Wicker garden furniture is classic, elegant and comes in a variety of styles, sizes and shapes such as tables, chairs, loungers and rockers. Designed to be outside, wicker is durable, lightweight and will last for years on a covered porch. Good quality wicker can be expensive, but is well worth it.


Wrought-iron garden furniture is another classic choice when decorating the outdoors. What better than sitting at a small wrought-iron bistro table reading the paper and sipping your morning coffee? Aluminum can look good too, especially if you are going for a more modern look, and it will be less expensive than wrought iron. The combination of aluminum, glass and plastic fabric makes for sturdy, durable and weather-resistant tables and chairs.


In the last 15 to 20 years, white or green plastic garden furniture has become popular and easy to find almost everywhere.

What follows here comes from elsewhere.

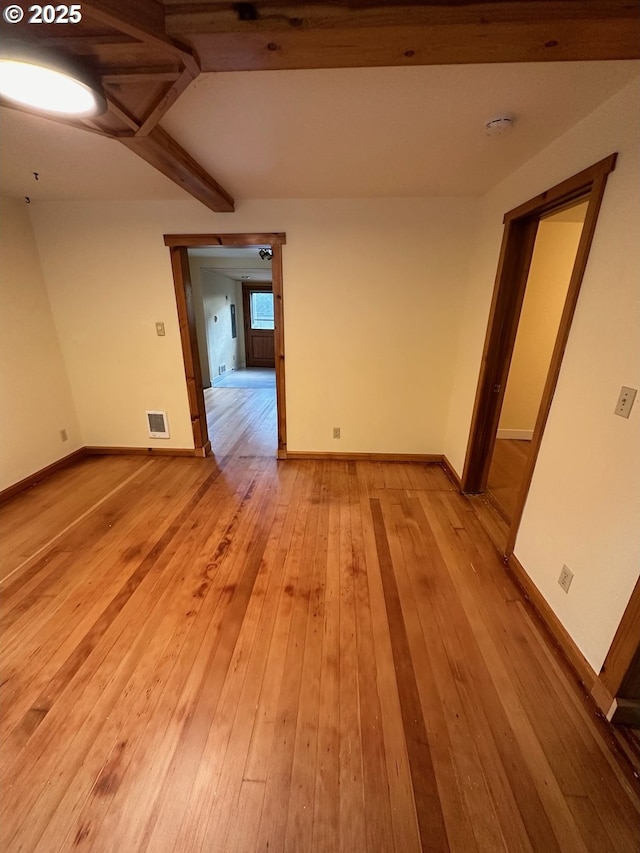 564566 Alameda Ave, Astoria, OR 97103 - empty room with baseboards, light wood-style floors, beam ceiling, and a smoke detector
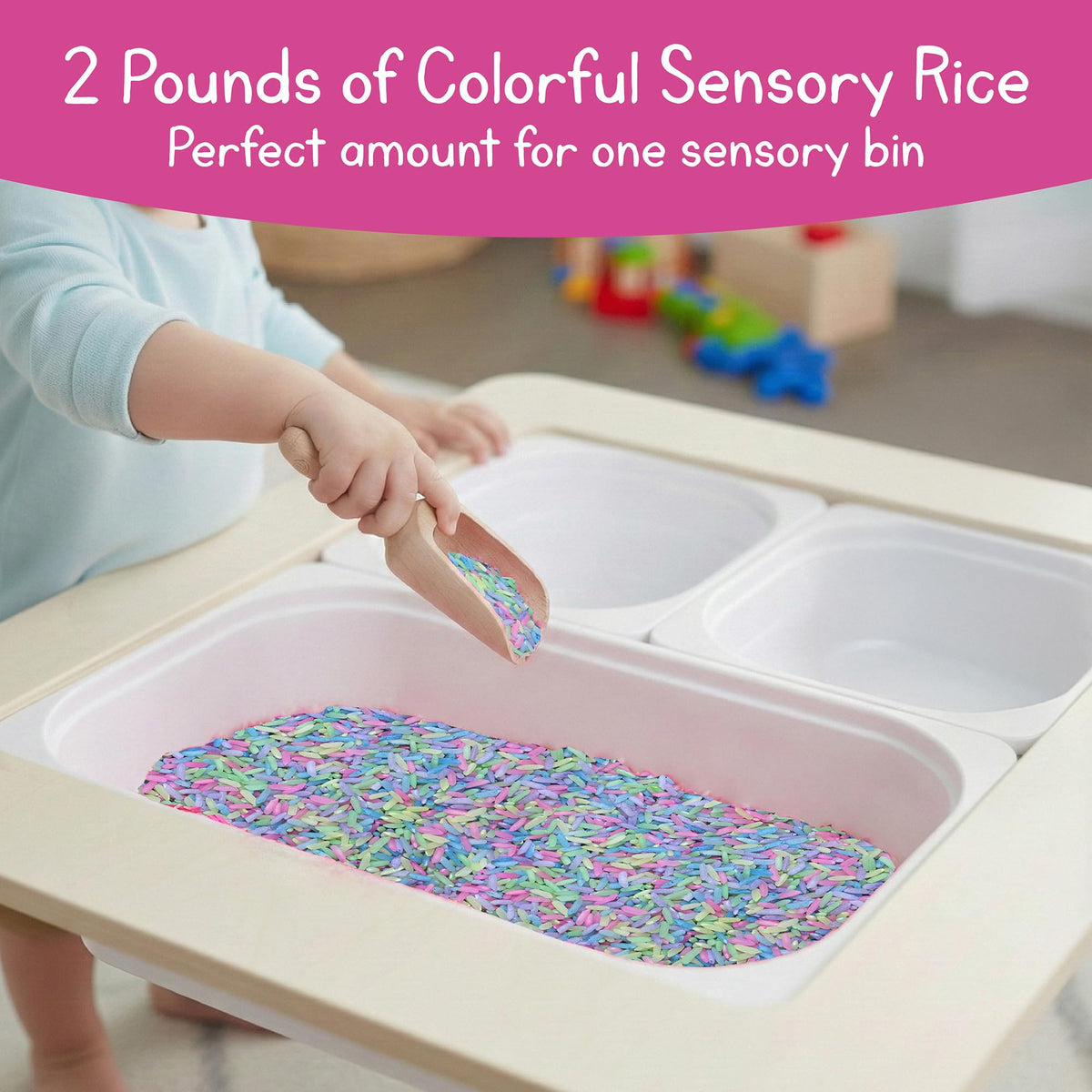 7 Days of Play scooping and pouring with pastel rice in a bin.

You can get tables, chairs and loungers that are inexpensive and lightweight. Although the white plastic shows the dirt, you can now buy a specialty plastic paint, which is a great way to turn discount plastic garden furniture into something a bit more personal and exciting.

Best Time to Buy

If you can, resist the temptation to buy garden furniture as soon as it appears in stores (shortly after Christmas). The longer you wait in the season, the better the discounts. Even if you buy some garden furniture in late August or early September, there's still the opportunity for a bonfire in the evening or a warm Indian summer afternoon.